The Detroit Free Press has formed a unique partnership with CBS-owned WWJ-TV, Channel 62, to launch a 5-7 a.m. weekday program that will offer heavy doses of weather and traffic updates, as well as news gathered by Free Press journalists.
The new program will be called "First Forecast Mornings" and will include Free Press Express news segments.
"We're more than a newspaper, we're more than a Web site. We're an information provider on many different channels, and television is just a natural evolution for us," said Paul Anger, Free Press editor and publisher. He added that the partnership with WWJ "is considered unusual, if not unique anywhere."

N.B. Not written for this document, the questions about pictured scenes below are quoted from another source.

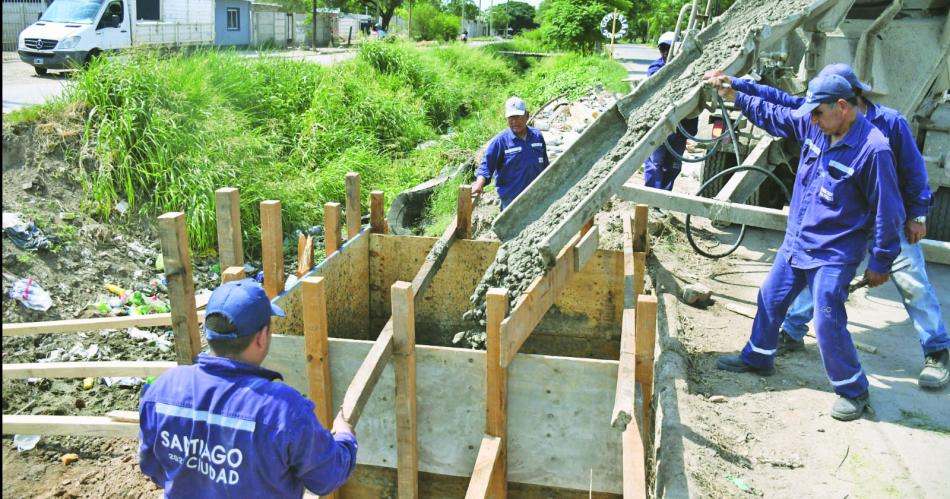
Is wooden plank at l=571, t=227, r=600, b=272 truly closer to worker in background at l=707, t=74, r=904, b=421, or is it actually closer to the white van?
worker in background at l=707, t=74, r=904, b=421

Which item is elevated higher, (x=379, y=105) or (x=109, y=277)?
(x=379, y=105)

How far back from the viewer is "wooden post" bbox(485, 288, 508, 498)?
12.0ft

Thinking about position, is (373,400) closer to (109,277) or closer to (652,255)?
(652,255)

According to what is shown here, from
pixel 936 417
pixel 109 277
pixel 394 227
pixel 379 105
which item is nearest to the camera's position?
pixel 936 417

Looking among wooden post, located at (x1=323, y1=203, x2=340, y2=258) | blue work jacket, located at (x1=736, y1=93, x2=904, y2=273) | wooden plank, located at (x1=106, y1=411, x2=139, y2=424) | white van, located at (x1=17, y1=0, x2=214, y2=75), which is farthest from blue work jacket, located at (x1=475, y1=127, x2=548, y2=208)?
white van, located at (x1=17, y1=0, x2=214, y2=75)

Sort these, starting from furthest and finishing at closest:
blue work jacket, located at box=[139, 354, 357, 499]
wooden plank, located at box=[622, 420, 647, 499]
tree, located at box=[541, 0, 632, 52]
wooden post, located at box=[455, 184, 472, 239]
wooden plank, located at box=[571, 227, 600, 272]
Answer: tree, located at box=[541, 0, 632, 52]
wooden post, located at box=[455, 184, 472, 239]
wooden plank, located at box=[571, 227, 600, 272]
wooden plank, located at box=[622, 420, 647, 499]
blue work jacket, located at box=[139, 354, 357, 499]

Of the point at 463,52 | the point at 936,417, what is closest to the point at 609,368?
the point at 936,417

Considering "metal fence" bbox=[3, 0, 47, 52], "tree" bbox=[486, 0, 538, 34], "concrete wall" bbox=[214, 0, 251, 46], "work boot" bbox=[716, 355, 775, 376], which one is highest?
"tree" bbox=[486, 0, 538, 34]

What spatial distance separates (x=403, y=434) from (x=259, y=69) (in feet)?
31.5

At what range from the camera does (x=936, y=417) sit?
4.34 metres

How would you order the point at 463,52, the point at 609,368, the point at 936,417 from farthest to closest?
the point at 463,52 → the point at 936,417 → the point at 609,368

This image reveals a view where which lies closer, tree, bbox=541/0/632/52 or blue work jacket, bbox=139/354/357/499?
blue work jacket, bbox=139/354/357/499

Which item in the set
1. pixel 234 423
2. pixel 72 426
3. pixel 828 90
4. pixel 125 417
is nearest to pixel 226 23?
pixel 72 426

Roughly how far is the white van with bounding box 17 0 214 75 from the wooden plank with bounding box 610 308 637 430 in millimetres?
11706
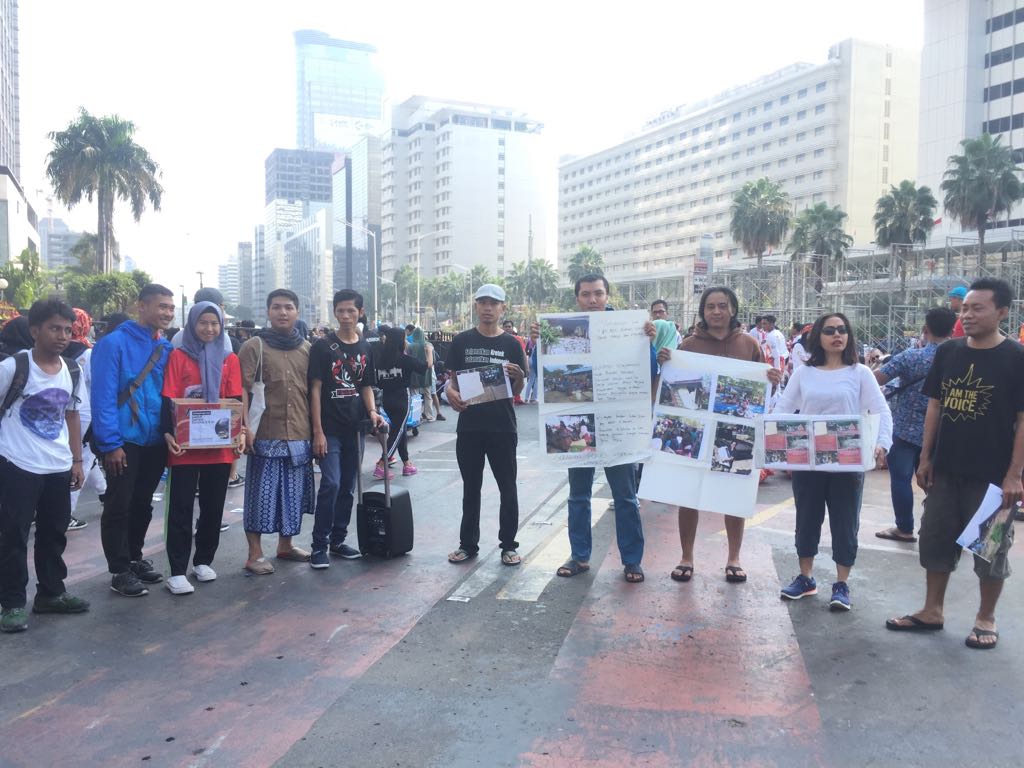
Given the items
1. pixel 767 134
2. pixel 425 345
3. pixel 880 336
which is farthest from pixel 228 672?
pixel 767 134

Mike Brookbank, who will anchor the Free Press news reports, said the program will break the mold of traditional TV broadcasts by offering smaller bits of news with more frequent weather and traffic reports -- information he said early risers with little time want.
Brookbank, a Free Press employee, said he'll deliver a summary of top headlines about every 15 minutes and will note how viewers can find more information at freep.com or in that morning's newspaper. He'll highlight exclusive Free Press investigations, news, community highlights and behind-the-scenes reporting from top sporting events.
With the new broadcast, WWJ and the Free Press will be entering a market with long-running news programs and aiming to sway viewers to a new broadcast.
"It is a challenge to get people to change their habits," Brookbank said. "You know that you have to deliver a product that people are looking for."
Paul Prange, director of programming and community affairs for WWJ, said the program will be tailored to the kinds of content people want most in the morning, including constant updates on road conditions with traffic reporter Randy Bhirdo and weather forecasts by meteorologist Lori Pinson.
"It's weather and traffic without waiting," Prange said. "We're really just trying to deliver the base information people need."
During the news segments, Brookbank will shift live at times to the Free Press newsroom via a webcam and talk to freep.com editors about the morning's developments and what readers are saying on the site.
As well, Pinson said she and Bhirdo plan to keep each update fresh and different as weather and traffic changes.
"We're just really preparing you for your work day," she said.
Paul Anger may be the only editor in America who is doing something other than cutting personnel. And to think that the Beacon rejected him in 1997.